Warum wieder verschärfte Corona-Maßnahmen ab Oktober 2022?
Sehr geehrte Frau Stahr,
wie groß ist die Zahl der Menschen aus der vulnerablen Gruppe, für welche keine Möglichkeit des Eigenschutzes besteht? Wieviele dieser Menschen sind schulpflichtig?
Die Grundimmunisierungsquote der erwachsenen Bevölkerung in Deutschland liegt laut RKI bei über 85%. Bei den vulnerablen Gruppen über 60 Jahren liegt die Quote sogar bei 90%, mit Booster bei 85%. Die IMMUNEBRIDGE-Studie sagt, dass 95% der deutschen Bevölkerung Antikörper gegen Covid-19 aufweist. Wie hoch muss Ihrer Ansicht nach die Grundimmunisierungsquote sowie die Antikörperquote sein, damit Deutschland den Modus "Pandemie" verlassen kann und das Covid-19-Virus als endemisch betrachten kann? Auf welche wissenschaftlichen Studien oder Expertenmeinungen stützen Sie Ihre Ansicht?

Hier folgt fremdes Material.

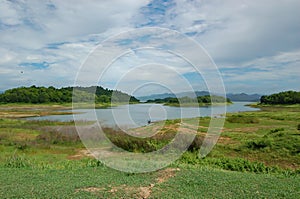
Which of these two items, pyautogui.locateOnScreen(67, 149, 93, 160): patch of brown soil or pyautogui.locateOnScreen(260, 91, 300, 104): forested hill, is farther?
pyautogui.locateOnScreen(260, 91, 300, 104): forested hill

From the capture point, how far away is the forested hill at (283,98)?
75.6 metres

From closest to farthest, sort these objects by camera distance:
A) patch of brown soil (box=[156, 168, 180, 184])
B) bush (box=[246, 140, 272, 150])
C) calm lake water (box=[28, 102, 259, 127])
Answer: patch of brown soil (box=[156, 168, 180, 184]), bush (box=[246, 140, 272, 150]), calm lake water (box=[28, 102, 259, 127])

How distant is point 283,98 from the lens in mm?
80125

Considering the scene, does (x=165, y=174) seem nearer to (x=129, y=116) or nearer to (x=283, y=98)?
(x=129, y=116)

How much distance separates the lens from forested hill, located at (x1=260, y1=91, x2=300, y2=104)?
2978 inches

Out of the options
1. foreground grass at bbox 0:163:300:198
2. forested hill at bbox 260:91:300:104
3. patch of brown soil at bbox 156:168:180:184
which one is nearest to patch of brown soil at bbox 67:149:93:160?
foreground grass at bbox 0:163:300:198

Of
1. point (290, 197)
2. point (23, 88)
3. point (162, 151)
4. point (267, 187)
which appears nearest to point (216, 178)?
point (267, 187)

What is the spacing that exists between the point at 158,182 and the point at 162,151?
575 centimetres

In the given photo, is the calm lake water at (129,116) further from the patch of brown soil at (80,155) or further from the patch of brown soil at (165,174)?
the patch of brown soil at (165,174)

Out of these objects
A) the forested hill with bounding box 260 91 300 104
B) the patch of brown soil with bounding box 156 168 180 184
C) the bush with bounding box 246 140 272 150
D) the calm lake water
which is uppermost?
the forested hill with bounding box 260 91 300 104

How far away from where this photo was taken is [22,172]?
9109 mm

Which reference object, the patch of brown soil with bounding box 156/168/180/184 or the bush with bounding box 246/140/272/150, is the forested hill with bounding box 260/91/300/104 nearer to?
the bush with bounding box 246/140/272/150

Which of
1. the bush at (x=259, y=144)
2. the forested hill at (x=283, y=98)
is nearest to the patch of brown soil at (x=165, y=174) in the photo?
the bush at (x=259, y=144)

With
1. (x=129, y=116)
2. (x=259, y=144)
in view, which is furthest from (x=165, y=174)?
(x=129, y=116)
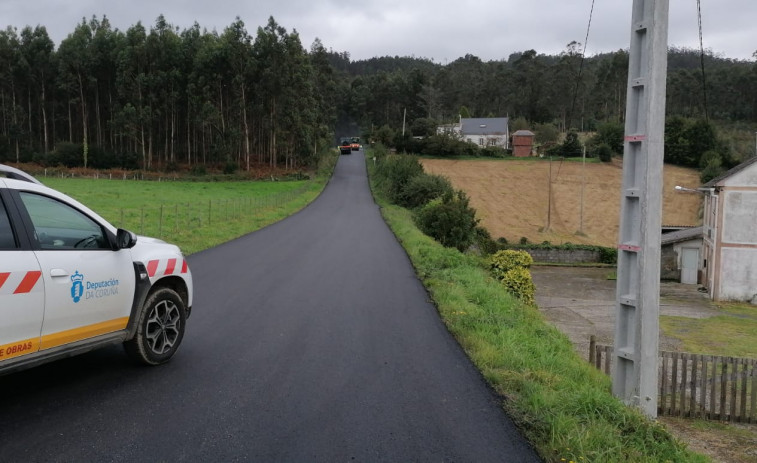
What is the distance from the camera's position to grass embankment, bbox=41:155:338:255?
74.0 ft

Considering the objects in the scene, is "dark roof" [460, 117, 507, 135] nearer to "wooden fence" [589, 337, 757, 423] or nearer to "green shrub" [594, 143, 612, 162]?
"green shrub" [594, 143, 612, 162]

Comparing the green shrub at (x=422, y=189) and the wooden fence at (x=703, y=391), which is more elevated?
the green shrub at (x=422, y=189)

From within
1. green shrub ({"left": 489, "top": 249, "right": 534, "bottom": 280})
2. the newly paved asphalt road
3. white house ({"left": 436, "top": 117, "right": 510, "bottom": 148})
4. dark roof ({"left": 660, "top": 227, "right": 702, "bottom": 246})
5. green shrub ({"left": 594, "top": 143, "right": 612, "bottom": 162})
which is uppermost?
white house ({"left": 436, "top": 117, "right": 510, "bottom": 148})

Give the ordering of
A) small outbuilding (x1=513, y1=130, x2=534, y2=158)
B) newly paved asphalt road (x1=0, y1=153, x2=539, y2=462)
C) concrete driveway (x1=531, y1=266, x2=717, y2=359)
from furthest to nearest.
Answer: small outbuilding (x1=513, y1=130, x2=534, y2=158)
concrete driveway (x1=531, y1=266, x2=717, y2=359)
newly paved asphalt road (x1=0, y1=153, x2=539, y2=462)

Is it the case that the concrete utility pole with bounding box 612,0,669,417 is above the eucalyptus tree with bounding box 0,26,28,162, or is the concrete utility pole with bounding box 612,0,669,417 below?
below

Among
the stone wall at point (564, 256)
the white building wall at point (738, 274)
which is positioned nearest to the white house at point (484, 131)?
the stone wall at point (564, 256)

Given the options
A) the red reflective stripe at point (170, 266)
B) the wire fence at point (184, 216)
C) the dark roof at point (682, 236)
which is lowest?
the dark roof at point (682, 236)

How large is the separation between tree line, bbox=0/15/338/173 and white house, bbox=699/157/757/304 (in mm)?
47675

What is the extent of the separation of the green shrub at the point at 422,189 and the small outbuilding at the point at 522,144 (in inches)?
2279

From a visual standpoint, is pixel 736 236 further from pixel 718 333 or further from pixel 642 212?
pixel 642 212

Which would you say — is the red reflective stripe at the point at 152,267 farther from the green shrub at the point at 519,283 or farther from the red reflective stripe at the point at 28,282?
the green shrub at the point at 519,283

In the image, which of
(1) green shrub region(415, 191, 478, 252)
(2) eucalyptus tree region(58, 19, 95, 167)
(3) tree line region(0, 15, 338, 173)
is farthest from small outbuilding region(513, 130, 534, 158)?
(1) green shrub region(415, 191, 478, 252)

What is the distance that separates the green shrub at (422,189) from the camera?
4125cm

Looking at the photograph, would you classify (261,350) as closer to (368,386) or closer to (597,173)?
(368,386)
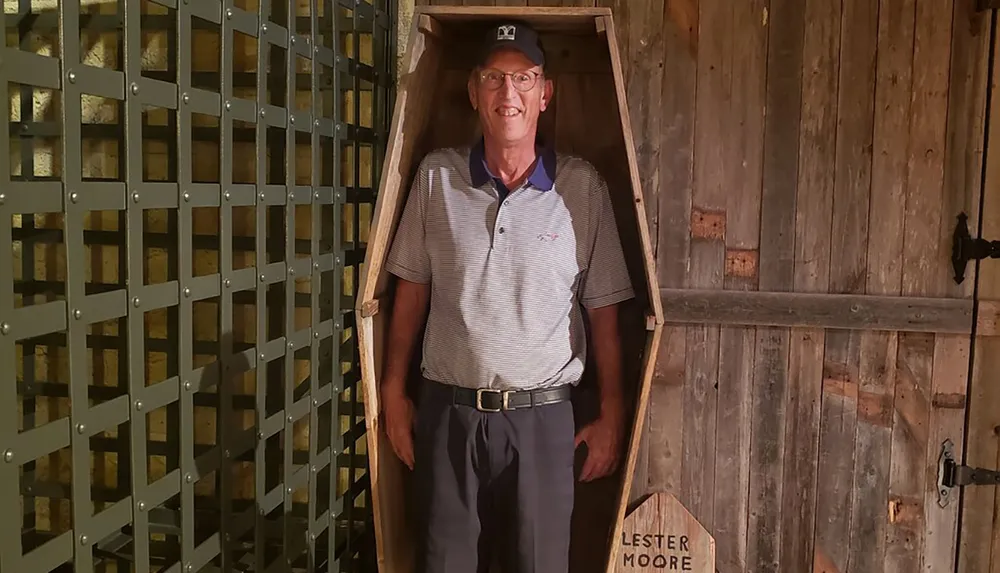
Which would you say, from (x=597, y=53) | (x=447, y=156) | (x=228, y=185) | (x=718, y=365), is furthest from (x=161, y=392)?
(x=718, y=365)

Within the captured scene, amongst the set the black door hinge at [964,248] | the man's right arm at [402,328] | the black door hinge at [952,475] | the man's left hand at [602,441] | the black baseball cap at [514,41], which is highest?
the black baseball cap at [514,41]

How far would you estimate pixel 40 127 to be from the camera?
6.86 ft

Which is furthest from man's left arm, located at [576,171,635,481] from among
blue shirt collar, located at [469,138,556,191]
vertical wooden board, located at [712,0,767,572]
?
vertical wooden board, located at [712,0,767,572]

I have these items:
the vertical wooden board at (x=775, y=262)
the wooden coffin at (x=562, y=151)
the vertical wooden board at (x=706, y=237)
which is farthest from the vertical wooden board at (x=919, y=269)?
the wooden coffin at (x=562, y=151)

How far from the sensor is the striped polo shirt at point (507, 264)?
1.70 m

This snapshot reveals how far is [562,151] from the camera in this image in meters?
2.03

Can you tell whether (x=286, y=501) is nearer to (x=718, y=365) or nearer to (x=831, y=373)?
(x=718, y=365)

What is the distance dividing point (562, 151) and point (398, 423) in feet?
2.51

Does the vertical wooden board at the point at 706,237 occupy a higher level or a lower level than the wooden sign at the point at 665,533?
higher

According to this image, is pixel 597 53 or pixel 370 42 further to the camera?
pixel 370 42

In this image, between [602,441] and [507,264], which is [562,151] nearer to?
[507,264]

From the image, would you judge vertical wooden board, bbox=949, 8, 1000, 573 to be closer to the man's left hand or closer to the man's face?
the man's left hand

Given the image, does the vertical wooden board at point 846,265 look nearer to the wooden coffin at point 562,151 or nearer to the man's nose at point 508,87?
the wooden coffin at point 562,151

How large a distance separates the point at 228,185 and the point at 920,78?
173 centimetres
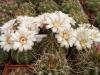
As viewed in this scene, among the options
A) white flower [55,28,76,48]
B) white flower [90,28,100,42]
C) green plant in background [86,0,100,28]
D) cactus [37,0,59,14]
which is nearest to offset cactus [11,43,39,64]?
white flower [55,28,76,48]

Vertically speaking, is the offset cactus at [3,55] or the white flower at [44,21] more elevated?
the white flower at [44,21]

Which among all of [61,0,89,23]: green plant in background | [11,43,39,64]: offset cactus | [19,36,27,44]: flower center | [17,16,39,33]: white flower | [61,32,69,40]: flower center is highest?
[61,0,89,23]: green plant in background

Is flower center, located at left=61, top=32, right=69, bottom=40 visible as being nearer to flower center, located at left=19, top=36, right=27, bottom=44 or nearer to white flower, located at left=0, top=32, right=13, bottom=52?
flower center, located at left=19, top=36, right=27, bottom=44

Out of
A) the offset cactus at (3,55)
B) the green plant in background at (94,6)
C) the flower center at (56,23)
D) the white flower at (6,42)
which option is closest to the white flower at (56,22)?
the flower center at (56,23)

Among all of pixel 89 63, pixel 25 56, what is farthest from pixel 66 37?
pixel 25 56

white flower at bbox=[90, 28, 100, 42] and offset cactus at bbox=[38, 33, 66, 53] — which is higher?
white flower at bbox=[90, 28, 100, 42]

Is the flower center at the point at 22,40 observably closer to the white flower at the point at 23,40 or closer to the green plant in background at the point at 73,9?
the white flower at the point at 23,40

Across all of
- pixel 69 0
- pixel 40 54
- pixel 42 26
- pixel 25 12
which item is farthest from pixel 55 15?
pixel 69 0
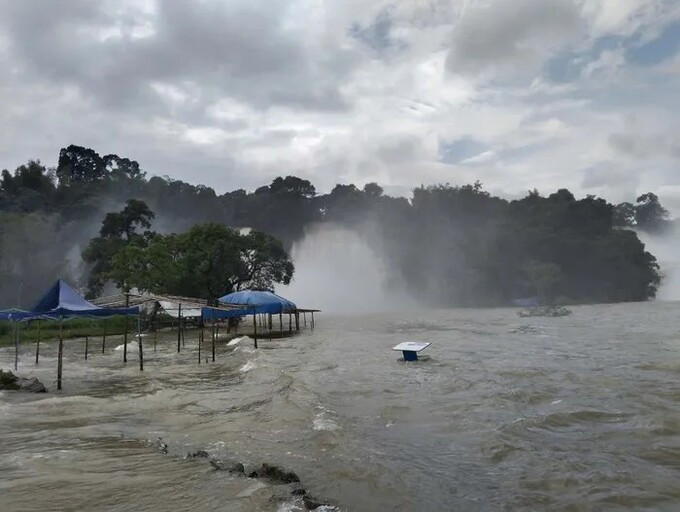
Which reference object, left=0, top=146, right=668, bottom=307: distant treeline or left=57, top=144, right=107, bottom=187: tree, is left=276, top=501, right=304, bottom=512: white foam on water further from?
left=57, top=144, right=107, bottom=187: tree

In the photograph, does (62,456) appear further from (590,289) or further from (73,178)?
(73,178)

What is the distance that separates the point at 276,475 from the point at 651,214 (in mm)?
146690

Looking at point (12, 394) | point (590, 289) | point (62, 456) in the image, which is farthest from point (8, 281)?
point (590, 289)

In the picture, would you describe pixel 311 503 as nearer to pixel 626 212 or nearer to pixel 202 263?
pixel 202 263

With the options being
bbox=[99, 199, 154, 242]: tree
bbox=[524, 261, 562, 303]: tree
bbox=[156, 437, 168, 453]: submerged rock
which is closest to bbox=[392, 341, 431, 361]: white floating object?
bbox=[156, 437, 168, 453]: submerged rock

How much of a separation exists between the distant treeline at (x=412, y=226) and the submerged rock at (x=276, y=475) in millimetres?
62107

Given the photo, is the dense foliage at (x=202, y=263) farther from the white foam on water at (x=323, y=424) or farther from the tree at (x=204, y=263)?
the white foam on water at (x=323, y=424)

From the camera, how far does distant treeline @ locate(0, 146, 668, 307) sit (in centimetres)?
7650

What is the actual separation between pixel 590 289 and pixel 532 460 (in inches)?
3301

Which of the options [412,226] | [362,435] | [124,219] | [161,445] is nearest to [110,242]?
[124,219]

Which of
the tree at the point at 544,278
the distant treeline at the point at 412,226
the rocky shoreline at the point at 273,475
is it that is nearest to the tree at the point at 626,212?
the distant treeline at the point at 412,226

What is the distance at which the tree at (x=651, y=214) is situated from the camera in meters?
129

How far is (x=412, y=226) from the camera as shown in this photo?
A: 96.2m

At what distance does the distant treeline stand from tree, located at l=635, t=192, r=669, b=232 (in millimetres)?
48375
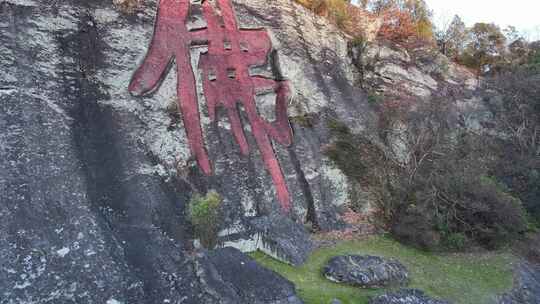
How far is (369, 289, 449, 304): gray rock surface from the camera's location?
6.16 meters

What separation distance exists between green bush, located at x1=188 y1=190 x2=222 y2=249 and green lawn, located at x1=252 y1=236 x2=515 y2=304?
107cm

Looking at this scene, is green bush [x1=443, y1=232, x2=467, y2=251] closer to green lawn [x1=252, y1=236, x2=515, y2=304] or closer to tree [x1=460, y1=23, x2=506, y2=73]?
green lawn [x1=252, y1=236, x2=515, y2=304]

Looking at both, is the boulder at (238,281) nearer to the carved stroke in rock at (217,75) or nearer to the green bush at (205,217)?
the green bush at (205,217)

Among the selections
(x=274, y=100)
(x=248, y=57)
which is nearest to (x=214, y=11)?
(x=248, y=57)

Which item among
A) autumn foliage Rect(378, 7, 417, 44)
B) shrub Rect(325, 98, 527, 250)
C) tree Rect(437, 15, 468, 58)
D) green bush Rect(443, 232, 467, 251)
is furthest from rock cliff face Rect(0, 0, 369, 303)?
tree Rect(437, 15, 468, 58)

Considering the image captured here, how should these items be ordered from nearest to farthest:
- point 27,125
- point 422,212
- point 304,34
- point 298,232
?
point 27,125
point 298,232
point 422,212
point 304,34

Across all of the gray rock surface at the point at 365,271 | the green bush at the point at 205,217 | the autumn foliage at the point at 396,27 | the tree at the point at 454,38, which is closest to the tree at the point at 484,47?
the tree at the point at 454,38

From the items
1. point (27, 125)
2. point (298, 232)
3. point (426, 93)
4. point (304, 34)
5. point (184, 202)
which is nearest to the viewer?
point (27, 125)

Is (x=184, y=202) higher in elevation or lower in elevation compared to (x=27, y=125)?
lower

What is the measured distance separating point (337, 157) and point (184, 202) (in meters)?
4.82

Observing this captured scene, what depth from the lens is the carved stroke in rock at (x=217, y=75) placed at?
27.5 feet

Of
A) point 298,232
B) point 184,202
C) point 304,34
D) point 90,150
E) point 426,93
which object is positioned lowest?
point 298,232

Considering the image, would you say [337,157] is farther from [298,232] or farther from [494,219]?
[494,219]

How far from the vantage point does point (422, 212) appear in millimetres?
8992
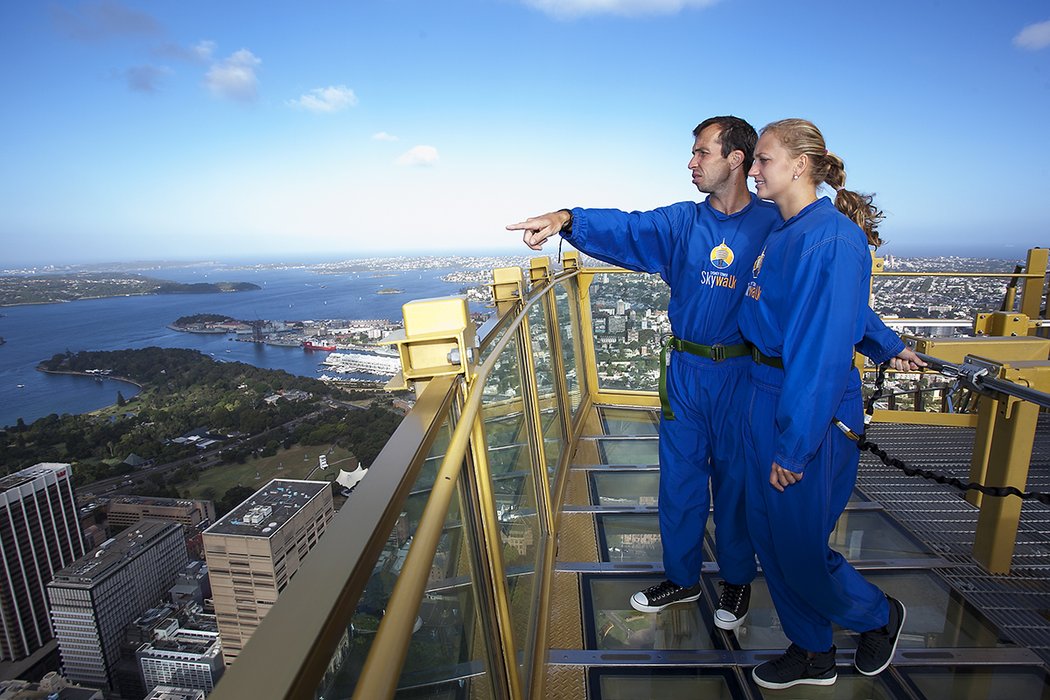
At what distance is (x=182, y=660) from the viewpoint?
6.88m

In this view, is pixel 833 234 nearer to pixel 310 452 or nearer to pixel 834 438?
pixel 834 438

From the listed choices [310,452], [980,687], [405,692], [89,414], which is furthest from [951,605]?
[89,414]

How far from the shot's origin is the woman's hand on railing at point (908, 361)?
2.12 meters

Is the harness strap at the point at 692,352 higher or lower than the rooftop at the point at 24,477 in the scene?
higher

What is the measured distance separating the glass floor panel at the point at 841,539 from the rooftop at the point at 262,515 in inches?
66.4

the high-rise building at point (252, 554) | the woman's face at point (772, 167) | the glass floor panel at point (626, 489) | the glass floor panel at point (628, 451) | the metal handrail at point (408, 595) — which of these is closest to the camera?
the metal handrail at point (408, 595)

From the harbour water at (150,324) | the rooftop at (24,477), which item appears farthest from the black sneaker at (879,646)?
the rooftop at (24,477)

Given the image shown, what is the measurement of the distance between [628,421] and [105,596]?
9240mm

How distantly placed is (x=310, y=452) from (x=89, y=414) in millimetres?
11822

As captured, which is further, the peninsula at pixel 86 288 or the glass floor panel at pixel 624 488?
the peninsula at pixel 86 288

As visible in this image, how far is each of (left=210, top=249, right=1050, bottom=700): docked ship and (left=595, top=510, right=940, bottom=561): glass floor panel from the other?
1 centimetres

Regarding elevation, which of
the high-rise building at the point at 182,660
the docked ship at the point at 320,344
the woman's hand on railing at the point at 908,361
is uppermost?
the woman's hand on railing at the point at 908,361

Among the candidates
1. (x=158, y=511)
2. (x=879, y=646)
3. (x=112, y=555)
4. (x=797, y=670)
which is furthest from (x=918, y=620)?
(x=158, y=511)

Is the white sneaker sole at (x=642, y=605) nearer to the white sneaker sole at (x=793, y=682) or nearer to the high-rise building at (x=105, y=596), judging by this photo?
the white sneaker sole at (x=793, y=682)
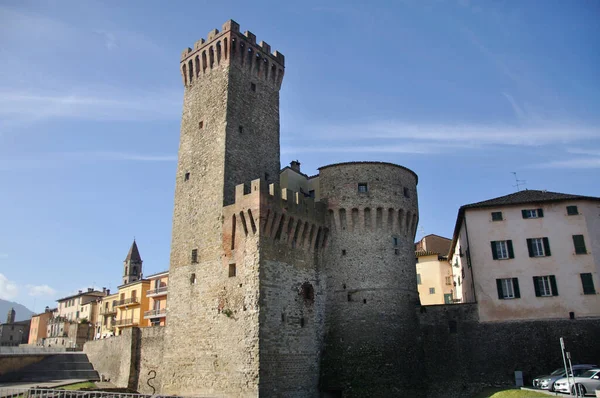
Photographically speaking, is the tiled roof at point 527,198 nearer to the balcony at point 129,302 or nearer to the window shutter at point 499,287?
the window shutter at point 499,287

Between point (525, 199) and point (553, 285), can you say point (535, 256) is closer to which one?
point (553, 285)

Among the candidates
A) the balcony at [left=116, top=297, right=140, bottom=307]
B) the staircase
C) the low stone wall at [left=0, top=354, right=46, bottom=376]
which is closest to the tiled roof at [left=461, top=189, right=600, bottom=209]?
the staircase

Ich bedanke mich vorab für Ihre Antworten und verbleibe
mit freundlichen Grüßen,
J. T.
Lieber Herr T.,
Im Gegensatz zu einer weltweit auftretenden Pandemie spricht man von einem endemischen Krankheitsgeschehen, wenn es regional in einem begrenzten Gebiet häufig bis regelmäßig und verstärkt auftritt, wie z.B. die Grippe, Tuberkulose oder Malaria. Die COVID-19-Pandemie war von heftigen Infektions- und Krankheitswellen geprägt und geht allmählich in ein endemisches Geschehen über. Das bedeutet, dass das Coronavirus nicht mehr verschwinden wird und wir lernen müssen, mit dem Virus zu leben. Vergleichbar eben mit der Grippe. In Ländern mit einer hohen Impfquote und mit vielen genesenen Menschen wird dieser Übergang zur Endemie schneller von statten gehen als in Ländern mit geringen Impfquoten oder wenig wirksamen Impfstoffen.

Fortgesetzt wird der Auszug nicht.